Pair Corralation between BH Co and Robotis CoLtd

Assuming the 90 days trading horizon BH Co is expected to under-perform the Robotis CoLtd. In addition to that, BH Co is 1.07 times more volatile than Robotis CoLtd. It trades about -0.04 of its total potential returns per unit of risk. Robotis CoLtd is currently generating about 0.02 per unit of volatility. If you would invest  2,265,000  in Robotis CoLtd on September 30, 2024 and sell it today you would lose (5,000) from holding Robotis CoLtd or give up 0.22% of portfolio value over 90 days.
Time Period3 Months [change]
DirectionMoves Together 
StrengthVery Weak
Accuracy100.0%
ValuesDaily Returns

BH Co  vs.  Robotis CoLtd

 Performance 
       Timeline  
BH Co 

Risk-Adjusted Performance

0 of 100

 
Weak
 
Strong
Very Weak
Over the last 90 days BH Co has generated negative risk-adjusted returns adding no value to investors with long positions. Despite somewhat strong basic indicators, BH Co is not utilizing all of its potentials. The current stock price disturbance, may contribute to short-term losses for the investors.
Robotis CoLtd 

Risk-Adjusted Performance

6 of 100

 
Weak
 
Strong
Modest
Compared to the overall equity markets, risk-adjusted returns on investments in Robotis CoLtd are ranked lower than 6 (%) of all global equities and portfolios over the last 90 days. Despite somewhat weak basic indicators, Robotis CoLtd sustained solid returns over the last few months and may actually be approaching a breakup point.

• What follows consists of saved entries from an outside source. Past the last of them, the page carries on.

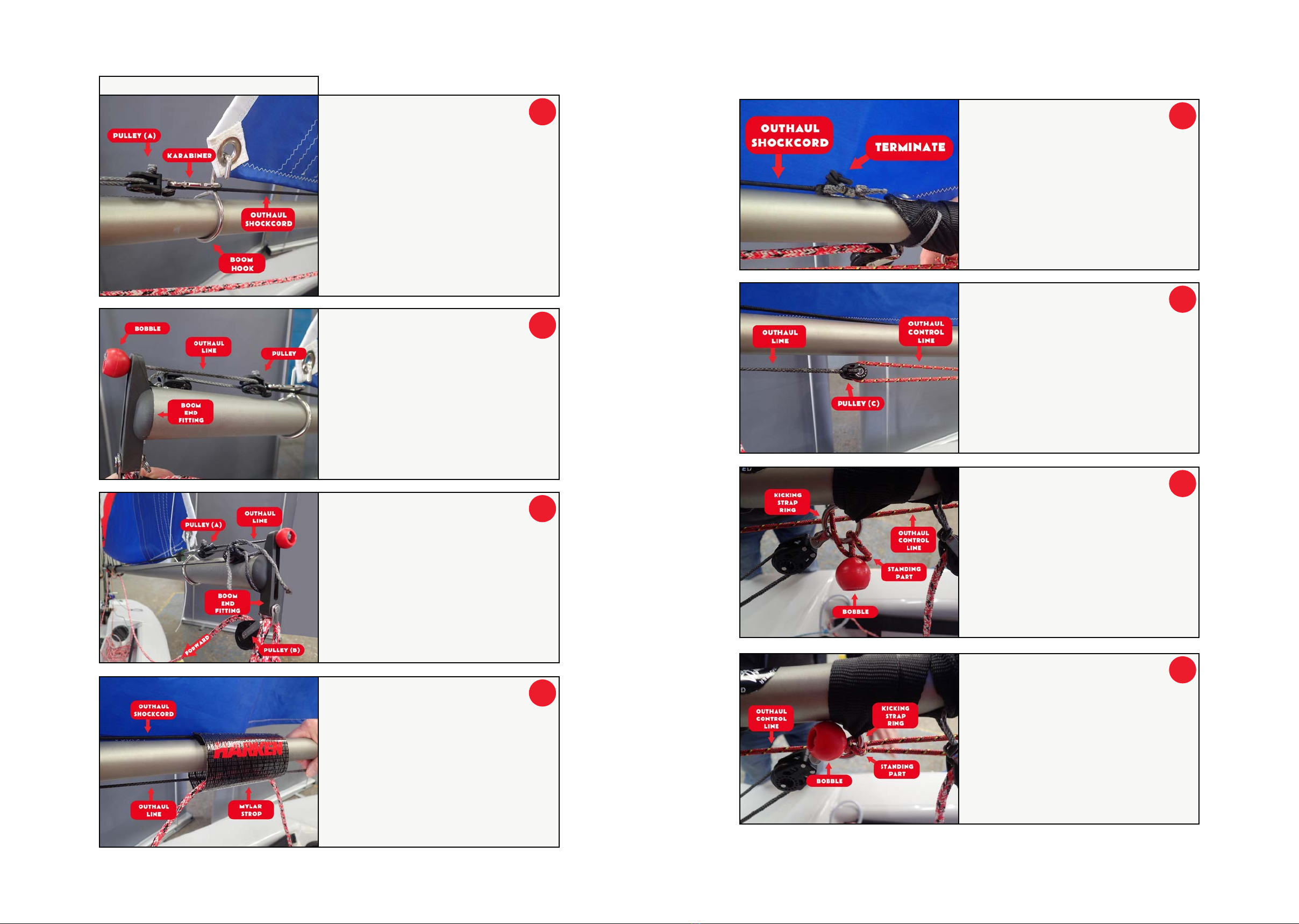 PULLEY (A)
KARABINER
OUTHAUL SHOCKCORD
BOOM HOOK

BOBBLE
OUTHAUL LINE
PULLEY
BOOM END FITTING

PULLEY (A)
OUTHAUL LINE
BOOM END FITTING
FORWARD
PULLEY (B)

OUTHAUL SHOCKCORD
HARKEN
OUTHAUL LINE
MYLAR STROP

OUTHAUL SHOCKCORD
TERMINATE

OUTHAUL LINE
OUTHAUL CONTROL LINE
PULLEY (C)

KICKING STRAP RING
OUTHAUL CONTROL LINE
STANDING PART
BOBBLE

OUTHAUL CONTROL LINE
KICKING STRAP RING
STANDING PART
BOBBLE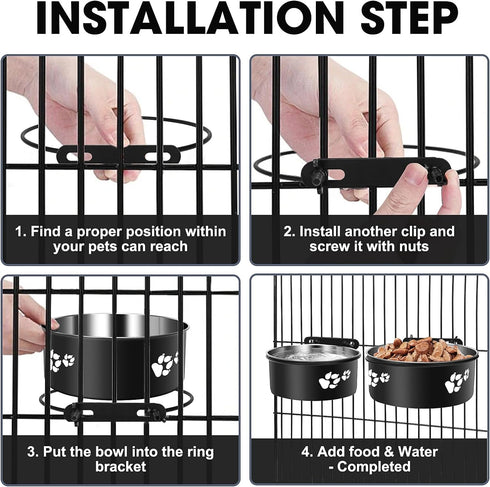 INSTALLATION STEP

1. Find a proper position within your pets can reach

2. Install another clip and screw it with nuts

3. Put the bowl into the ring bracket

4. Add food & Water - Completed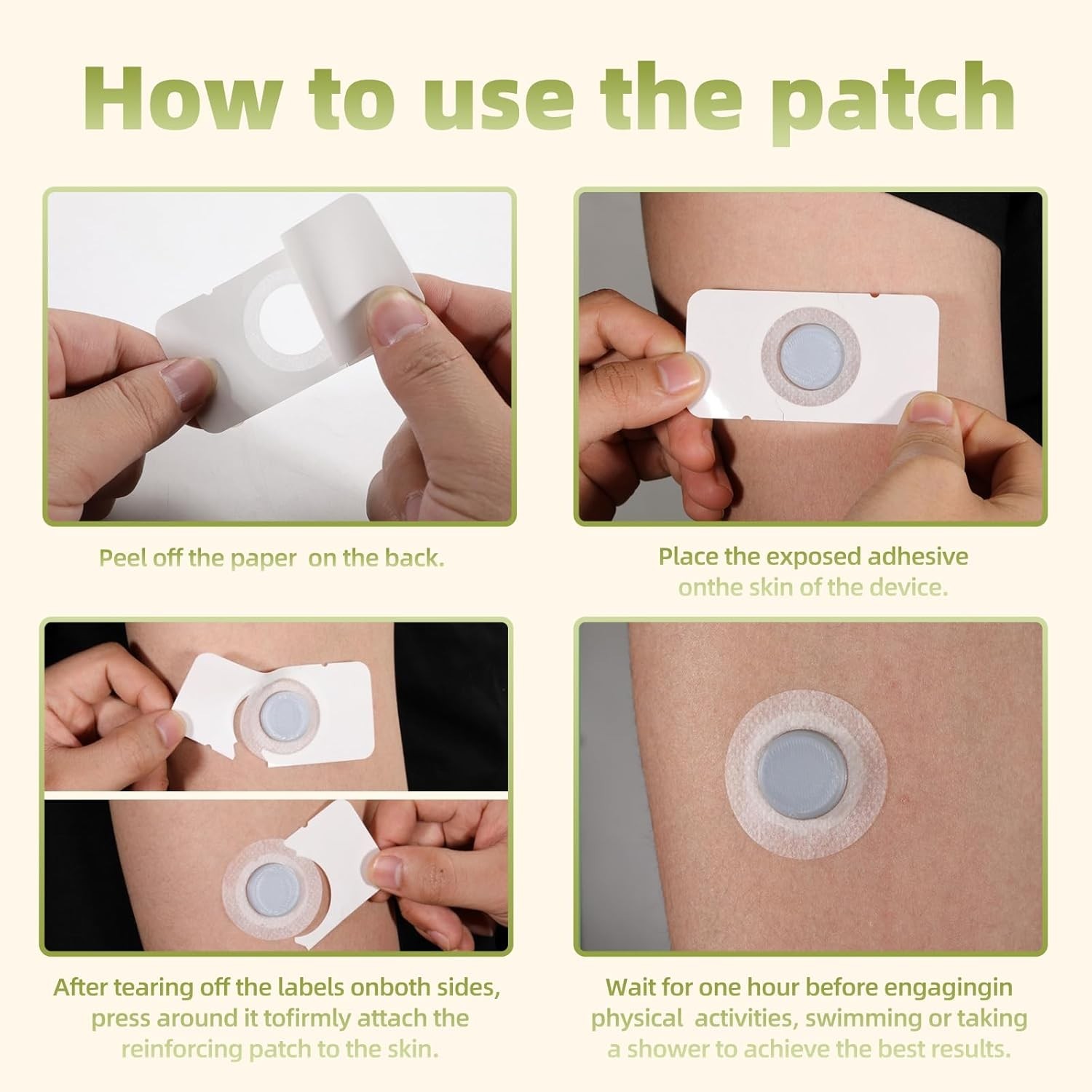 How to use the patch

Peel off the paper on the back.

Place the exposed adhesive onthe skin of the device.

After tearing off the labels onboth sides, press around it tofirmly attach the reinforcing patch to the skin.

Wait for one hour before engagingin physical activities, swimming or taking a shower to achieve the best results.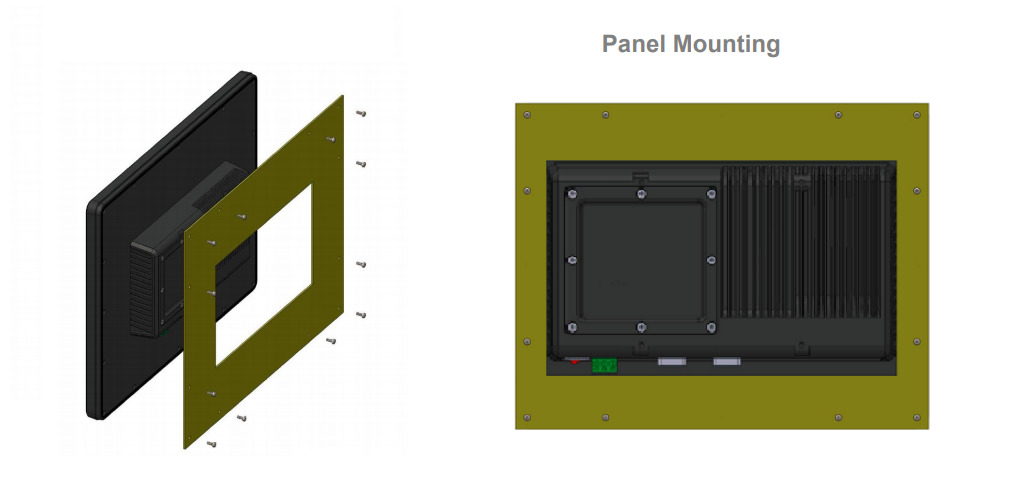 Panel Mounting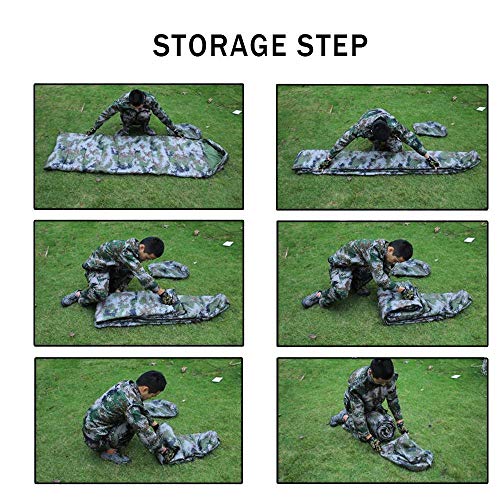 STORAGE STEP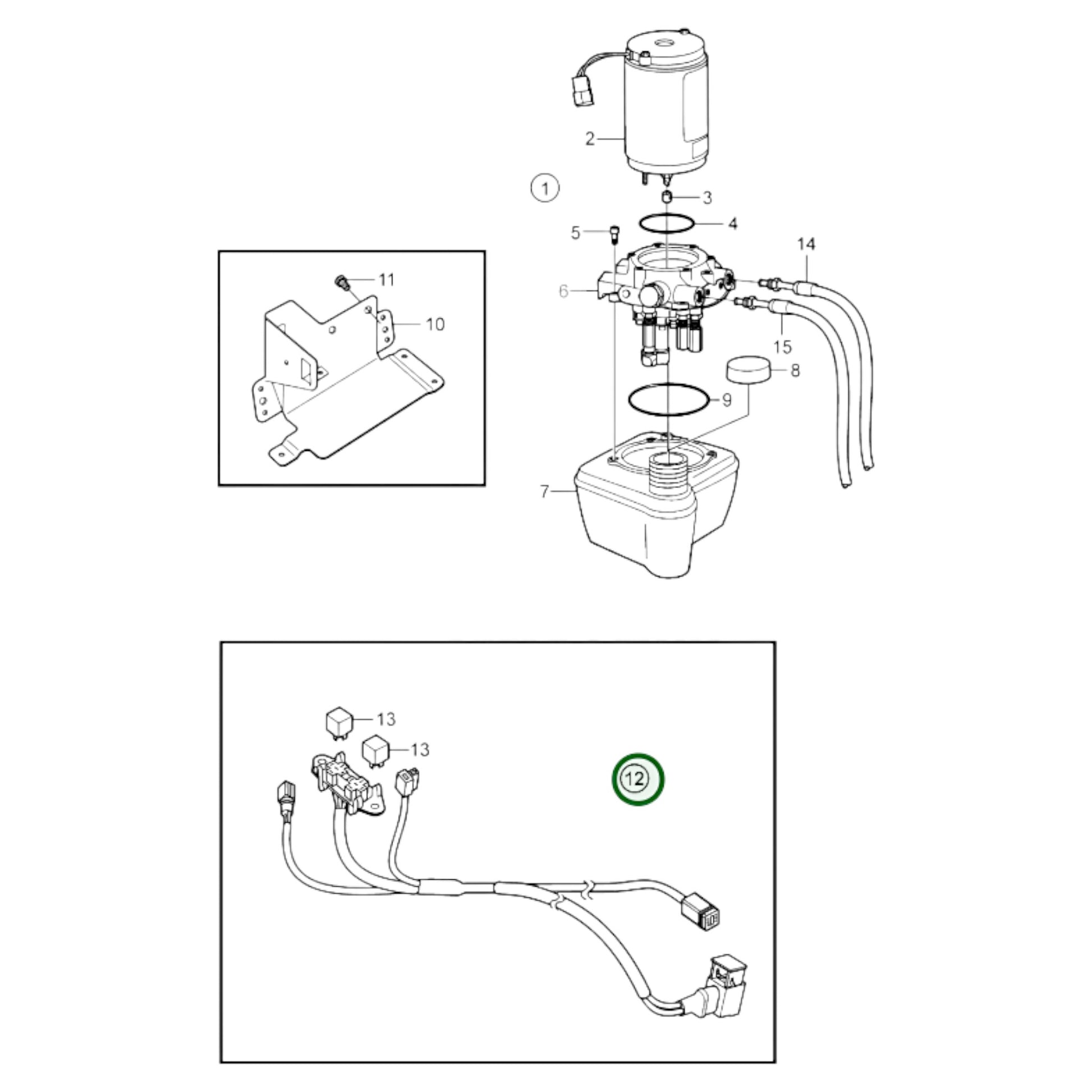 2
1
3
4
5
14
11
6
10
15
8
9
7
13
13
12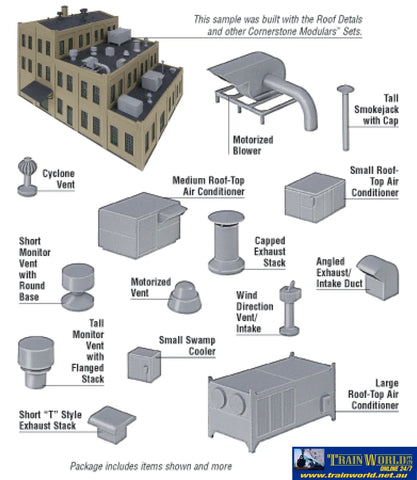 This sample was built with the Roof Detals and other Cornerstone Modulars™ Sets.

Motorized Blower

Tall Smokejack with Cap

Cyclone Vent

Medium Roof-Top Air Conditioner

Small Roof-Top Air Conditioner

Short Monitor Vent with Round Base

Capped Exhaust Stack

Angled Exhaust/ Intake Duct

Motorized Vent

Wind Direction Vent/ Intake

Tall Monitor Vent with Flanged Stack

Small Swamp Cooler

Large Roof-Top Air Conditioner

Short "T" Style Exhaust Stack

Package includes items shown and more

TRAIN WORLD ONLINE 24/7
www.trainworld.net.au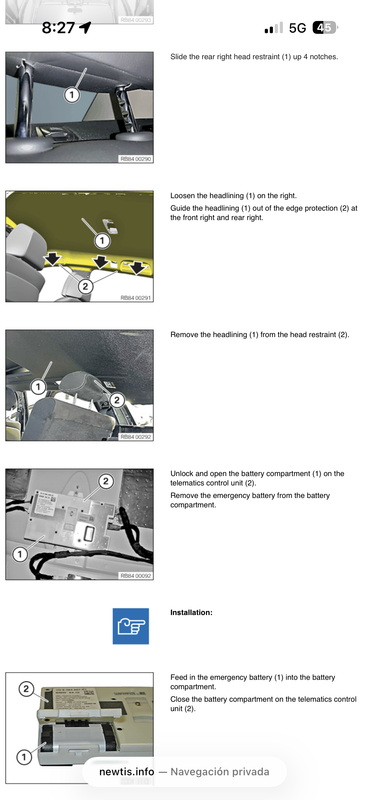 RB84 00293

8:27

5G 45

1

RB84 00290

Slide the rear right head restraint (1) up 4 notches.

1

2

RB84 00291

Loosen the headlining (1) on the right.

Guide the headlining (1) out of the edge protection (2) at the front right and rear right.

1

2

RB84 00292

Remove the headlining (1) from the head restraint (2).

2

1

RB84 00092

Unlock and open the battery compartment (1) on the telematics control unit (2).

Remove the emergency battery from the battery compartment.

Installation:

2

1

Feed in the emergency battery (1) into the battery compartment.

Close the battery compartment on the telematics control unit (2).

newtis.info — Navegación privada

BH Co and Robotis CoLtd Volatility Contrast

   Predicted Return Density   
       Returns  

Pair Trading with BH Co and Robotis CoLtd

The main advantage of trading using opposite BH Co and Robotis CoLtd positions is that it hedges away some unsystematic risk. Because of two separate transactions, even if BH Co position performs unexpectedly, Robotis CoLtd can make up some of the losses. Pair trading also minimizes risk from directional movements in the market. For example, if an entire industry or sector drops because of unexpected headlines, the short position in Robotis CoLtd will offset losses from the drop in Robotis CoLtd's long position.
The idea behind BH Co and Robotis CoLtd pairs trading is to make the combined position market-neutral, meaning the overall market's direction will not affect its win or loss (or potential downside or upside). This can be achieved by designing a pairs trade with two highly correlated stocks or equities that operate in a similar space or sector, making it possible to obtain profits through simple and relatively low-risk investment.
Check out your portfolio center.
Note that this page's information should be used as a complementary analysis to find the right mix of equity instruments to add to your existing portfolios or create a brand new portfolio. You can also try the Correlation Analysis module to reduce portfolio risk simply by holding instruments which are not perfectly correlated.